Log Squid in Syslog
-
Hi all:
I am just getting up and running with pfsense after moving away from dd-wrt on my old linksys router. I have a small dual core celeron mini-ITX box with dual GB nics sitting inline between my cable modem and my core switch. I use have it setup to send syslog to my Splunk server which seems to be working. I'd really like to get the squid access logs sent to splunk as well for better analysis. I read a thread that suggested putting the following in the custom options would send the access log details to syslog:
access_log syslog:local:4
I've tried this setting and it doesn't seem to work. Any thoughts/suggestions of how I can get my squid access.log sent to syslog would be much appreciated!
-
The easiest way I have gotten it to work is to add the "local6." line below to /etc/inc/system.inc:
if (isset($syslogcfg['portalauth']))
$syslogconf .= system_syslogd_get_remote_servers($syslogcfg, "local4.");
$syslogconf .= system_syslogd_get_remote_servers($syslogcfg, "local6.");I choose the "portal auth events", which must be checked off on your system log's settings page since I am NOT using captive portal on this firewall. You can add the line to any similar feature and then check it to log remotely.

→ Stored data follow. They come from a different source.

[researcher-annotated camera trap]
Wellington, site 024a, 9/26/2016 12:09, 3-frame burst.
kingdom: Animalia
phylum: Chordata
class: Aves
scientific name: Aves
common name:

Also make sure "enable remote logging" is checked and add your remote server IP address.
Finally add the following line to your squid configuration custom options:
access_log syslog:local6.info squid
Of course when you upgrade your system you will have to add the line once again to "system.inc".
-
Ok, I managed to get things working. Doing log analysis is soooo great using splunk! I uninstalled all my packages. I then installed Dansguardian first, then squid3. I think the first time I had selected the "squid" package vs the "squid3' package. I then added the following in the Custom Options section of the proxy server settings page:
access_log syslog:local5.info squid
Hope this helps if anyone else has this issue!